Exercise objective: Before you finish, make sure each line of the records has been retyped exactly.

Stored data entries
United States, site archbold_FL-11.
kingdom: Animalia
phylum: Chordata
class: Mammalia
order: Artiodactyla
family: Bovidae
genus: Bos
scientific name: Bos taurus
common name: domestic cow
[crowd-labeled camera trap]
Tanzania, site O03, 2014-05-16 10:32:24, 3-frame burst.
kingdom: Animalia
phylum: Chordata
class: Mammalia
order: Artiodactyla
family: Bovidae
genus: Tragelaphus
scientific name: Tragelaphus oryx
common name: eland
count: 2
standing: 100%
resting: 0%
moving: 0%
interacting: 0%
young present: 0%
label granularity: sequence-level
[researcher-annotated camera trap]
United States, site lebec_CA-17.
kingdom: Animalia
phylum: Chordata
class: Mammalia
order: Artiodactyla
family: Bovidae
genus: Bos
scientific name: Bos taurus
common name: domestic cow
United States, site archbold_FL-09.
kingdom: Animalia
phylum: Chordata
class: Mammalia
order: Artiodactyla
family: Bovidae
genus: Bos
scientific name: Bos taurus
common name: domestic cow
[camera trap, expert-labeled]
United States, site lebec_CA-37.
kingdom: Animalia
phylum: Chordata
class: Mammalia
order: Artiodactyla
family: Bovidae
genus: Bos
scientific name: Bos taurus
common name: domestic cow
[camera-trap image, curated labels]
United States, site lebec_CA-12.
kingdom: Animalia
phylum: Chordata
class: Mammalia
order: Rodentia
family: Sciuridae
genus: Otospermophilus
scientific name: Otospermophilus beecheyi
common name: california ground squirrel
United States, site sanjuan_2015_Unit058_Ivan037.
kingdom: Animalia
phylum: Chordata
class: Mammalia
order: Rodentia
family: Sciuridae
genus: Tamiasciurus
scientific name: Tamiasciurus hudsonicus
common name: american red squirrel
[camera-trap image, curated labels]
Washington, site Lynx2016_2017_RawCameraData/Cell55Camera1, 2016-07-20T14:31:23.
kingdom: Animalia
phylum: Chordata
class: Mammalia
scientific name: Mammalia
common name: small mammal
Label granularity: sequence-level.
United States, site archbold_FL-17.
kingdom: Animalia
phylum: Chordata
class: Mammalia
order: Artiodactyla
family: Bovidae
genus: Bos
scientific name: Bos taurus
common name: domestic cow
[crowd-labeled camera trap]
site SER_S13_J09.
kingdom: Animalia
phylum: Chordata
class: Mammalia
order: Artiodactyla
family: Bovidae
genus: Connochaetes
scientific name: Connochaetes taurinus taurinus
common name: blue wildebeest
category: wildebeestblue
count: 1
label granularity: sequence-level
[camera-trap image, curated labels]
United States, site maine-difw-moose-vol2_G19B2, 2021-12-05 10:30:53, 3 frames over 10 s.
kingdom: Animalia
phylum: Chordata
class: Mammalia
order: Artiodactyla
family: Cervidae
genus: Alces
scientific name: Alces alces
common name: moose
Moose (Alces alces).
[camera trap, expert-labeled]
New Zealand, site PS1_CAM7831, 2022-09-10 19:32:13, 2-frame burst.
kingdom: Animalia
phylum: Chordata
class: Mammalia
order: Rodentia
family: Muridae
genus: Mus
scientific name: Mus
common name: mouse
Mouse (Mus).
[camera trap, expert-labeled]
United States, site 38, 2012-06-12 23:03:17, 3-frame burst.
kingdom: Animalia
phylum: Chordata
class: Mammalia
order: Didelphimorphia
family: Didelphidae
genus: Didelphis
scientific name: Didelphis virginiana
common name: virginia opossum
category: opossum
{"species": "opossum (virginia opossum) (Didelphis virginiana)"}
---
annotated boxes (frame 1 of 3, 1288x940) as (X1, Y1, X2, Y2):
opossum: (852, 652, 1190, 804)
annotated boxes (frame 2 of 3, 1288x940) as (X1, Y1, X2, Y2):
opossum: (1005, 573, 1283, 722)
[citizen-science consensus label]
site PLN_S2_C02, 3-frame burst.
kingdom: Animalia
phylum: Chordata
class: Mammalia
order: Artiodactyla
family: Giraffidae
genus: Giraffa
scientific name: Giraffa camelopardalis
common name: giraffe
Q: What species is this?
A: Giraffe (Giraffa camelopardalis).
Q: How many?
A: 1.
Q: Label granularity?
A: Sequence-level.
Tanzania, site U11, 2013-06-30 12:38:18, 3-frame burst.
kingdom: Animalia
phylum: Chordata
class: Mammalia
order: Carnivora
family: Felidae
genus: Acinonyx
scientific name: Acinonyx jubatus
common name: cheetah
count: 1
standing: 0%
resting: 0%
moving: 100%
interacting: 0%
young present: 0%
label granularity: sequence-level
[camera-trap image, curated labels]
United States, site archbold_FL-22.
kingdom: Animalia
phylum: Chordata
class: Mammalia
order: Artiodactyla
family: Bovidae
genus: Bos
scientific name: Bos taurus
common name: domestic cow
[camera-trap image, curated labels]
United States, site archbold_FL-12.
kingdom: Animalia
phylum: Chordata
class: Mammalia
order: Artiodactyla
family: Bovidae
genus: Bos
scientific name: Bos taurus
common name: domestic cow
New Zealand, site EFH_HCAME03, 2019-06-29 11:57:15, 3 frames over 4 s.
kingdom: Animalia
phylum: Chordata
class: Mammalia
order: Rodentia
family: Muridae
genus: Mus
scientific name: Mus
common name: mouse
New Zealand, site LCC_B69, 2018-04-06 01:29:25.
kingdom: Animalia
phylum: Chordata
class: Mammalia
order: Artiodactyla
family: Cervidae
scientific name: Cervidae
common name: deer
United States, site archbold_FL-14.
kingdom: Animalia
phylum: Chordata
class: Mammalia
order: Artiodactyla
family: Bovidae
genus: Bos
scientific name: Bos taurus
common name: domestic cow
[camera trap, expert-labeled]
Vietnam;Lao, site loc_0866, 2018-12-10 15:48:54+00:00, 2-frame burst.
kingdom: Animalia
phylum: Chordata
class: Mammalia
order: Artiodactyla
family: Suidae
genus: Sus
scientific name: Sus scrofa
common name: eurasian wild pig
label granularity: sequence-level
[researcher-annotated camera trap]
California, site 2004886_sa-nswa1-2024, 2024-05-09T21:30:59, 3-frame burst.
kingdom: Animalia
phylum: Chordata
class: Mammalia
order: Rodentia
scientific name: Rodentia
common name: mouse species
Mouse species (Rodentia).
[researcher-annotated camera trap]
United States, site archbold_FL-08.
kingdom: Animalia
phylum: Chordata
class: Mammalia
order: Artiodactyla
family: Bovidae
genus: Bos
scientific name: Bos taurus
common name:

Response box:
United States, site archbold_FL-11.
kingdom: Animalia
phylum: Chordata
class: Mammalia
order: Artiodactyla
family: Bovidae
genus: Bos
scientific name: Bos taurus
common name: domestic cow
[crowd-labeled camera trap]
Tanzania, site O03, 2014-05-16 10:32:24, 3-frame burst.
kingdom: Animalia
phylum: Chordata
class: Mammalia
order: Artiodactyla
family: Bovidae
genus: Tragelaphus
scientific name: Tragelaphus oryx
common name: eland
count: 2
standing: 100%
resting: 0%
moving: 0%
interacting: 0%
young present: 0%
label granularity: sequence-level
[researcher-annotated camera trap]
United States, site lebec_CA-17.
kingdom: Animalia
phylum: Chordata
class: Mammalia
order: Artiodactyla
family: Bovidae
genus: Bos
scientific name: Bos taurus
common name: domestic cow
United States, site archbold_FL-09.
kingdom: Animalia
phylum: Chordata
class: Mammalia
order: Artiodactyla
family: Bovidae
genus: Bos
scientific name: Bos taurus
common name: domestic cow
[camera trap, expert-labeled]
United States, site lebec_CA-37.
kingdom: Animalia
phylum: Chordata
class: Mammalia
order: Artiodactyla
family: Bovidae
genus: Bos
scientific name: Bos taurus
common name: domestic cow
[camera-trap image, curated labels]
United States, site lebec_CA-12.
kingdom: Animalia
phylum: Chordata
class: Mammalia
order: Rodentia
family: Sciuridae
genus: Otospermophilus
scientific name: Otospermophilus beecheyi
common name: california ground squirrel
United States, site sanjuan_2015_Unit058_Ivan037.
kingdom: Animalia
phylum: Chordata
class: Mammalia
order: Rodentia
family: Sciuridae
genus: Tamiasciurus
scientific name: Tamiasciurus hudsonicus
common name: american red squirrel
[camera-trap image, curated labels]
Washington, site Lynx2016_2017_RawCameraData/Cell55Camera1, 2016-07-20T14:31:23.
kingdom: Animalia
phylum: Chordata
class: Mammalia
scientific name: Mammalia
common name: small mammal
Label granularity: sequence-level.
United States, site archbold_FL-17.
kingdom: Animalia
phylum: Chordata
class: Mammalia
order: Artiodactyla
family: Bovidae
genus: Bos
scientific name: Bos taurus
common name: domestic cow
[crowd-labeled camera trap]
site SER_S13_J09.
kingdom: Animalia
phylum: Chordata
class: Mammalia
order: Artiodactyla
family: Bovidae
genus: Connochaetes
scientific name: Connochaetes taurinus taurinus
common name: blue wildebeest
category: wildebeestblue
count: 1
label granularity: sequence-level
[camera-trap image, curated labels]
United States, site maine-difw-moose-vol2_G19B2, 2021-12-05 10:30:53, 3 frames over 10 s.
kingdom: Animalia
phylum: Chordata
class: Mammalia
order: Artiodactyla
family: Cervidae
genus: Alces
scientific name: Alces alces
common name: moose
Moose (Alces alces).
[camera trap, expert-labeled]
New Zealand, site PS1_CAM7831, 2022-09-10 19:32:13, 2-frame burst.
kingdom: Animalia
phylum: Chordata
class: Mammalia
order: Rodentia
family: Muridae
genus: Mus
scientific name: Mus
common name: mouse
Mouse (Mus).
[camera trap, expert-labeled]
United States, site 38, 2012-06-12 23:03:17, 3-frame burst.
kingdom: Animalia
phylum: Chordata
class: Mammalia
order: Didelphimorphia
family: Didelphidae
genus: Didelphis
scientific name: Didelphis virginiana
common name: virginia opossum
category: opossum
{"species": "opossum (virginia opossum) (Didelphis virginiana)"}
---
annotated boxes (frame 1 of 3, 1288x940) as (X1, Y1, X2, Y2):
opossum: (852, 652, 1190, 804)
annotated boxes (frame 2 of 3, 1288x940) as (X1, Y1, X2, Y2):
opossum: (1005, 573, 1283, 722)
[citizen-science consensus label]
site PLN_S2_C02, 3-frame burst.
kingdom: Animalia
phylum: Chordata
class: Mammalia
order: Artiodactyla
family: Giraffidae
genus: Giraffa
scientific name: Giraffa camelopardalis
common name: giraffe
Q: What species is this?
A: Giraffe (Giraffa camelopardalis).
Q: How many?
A: 1.
Q: Label granularity?
A: Sequence-level.
Tanzania, site U11, 2013-06-30 12:38:18, 3-frame burst.
kingdom: Animalia
phylum: Chordata
class: Mammalia
order: Carnivora
family: Felidae
genus: Acinonyx
scientific name: Acinonyx jubatus
common name: cheetah
count: 1
standing: 0%
resting: 0%
moving: 100%
interacting: 0%
young present: 0%
label granularity: sequence-level
[camera-trap image, curated labels]
United States, site archbold_FL-22.
kingdom: Animalia
phylum: Chordata
class: Mammalia
order: Artiodactyla
family: Bovidae
genus: Bos
scientific name: Bos taurus
common name: domestic cow
[camera-trap image, curated labels]
United States, site archbold_FL-12.
kingdom: Animalia
phylum: Chordata
class: Mammalia
order: Artiodactyla
family: Bovidae
genus: Bos
scientific name: Bos taurus
common name: domestic cow
New Zealand, site EFH_HCAME03, 2019-06-29 11:57:15, 3 frames over 4 s.
kingdom: Animalia
phylum: Chordata
class: Mammalia
order: Rodentia
family: Muridae
genus: Mus
scientific name: Mus
common name: mouse
New Zealand, site LCC_B69, 2018-04-06 01:29:25.
kingdom: Animalia
phylum: Chordata
class: Mammalia
order: Artiodactyla
family: Cervidae
scientific name: Cervidae
common name: deer
United States, site archbold_FL-14.
kingdom: Animalia
phylum: Chordata
class: Mammalia
order: Artiodactyla
family: Bovidae
genus: Bos
scientific name: Bos taurus
common name: domestic cow
[camera trap, expert-labeled]
Vietnam;Lao, site loc_0866, 2018-12-10 15:48:54+00:00, 2-frame burst.
kingdom: Animalia
phylum: Chordata
class: Mammalia
order: Artiodactyla
family: Suidae
genus: Sus
scientific name: Sus scrofa
common name: eurasian wild pig
label granularity: sequence-level
[researcher-annotated camera trap]
California, site 2004886_sa-nswa1-2024, 2024-05-09T21:30:59, 3-frame burst.
kingdom: Animalia
phylum: Chordata
class: Mammalia
order: Rodentia
scientific name: Rodentia
common name: mouse species
Mouse species (Rodentia).
[researcher-annotated camera trap]
United States, site archbold_FL-08.
kingdom: Animalia
phylum: Chordata
class: Mammalia
order: Artiodactyla
family: Bovidae
genus: Bos
scientific name: Bos taurus
common name:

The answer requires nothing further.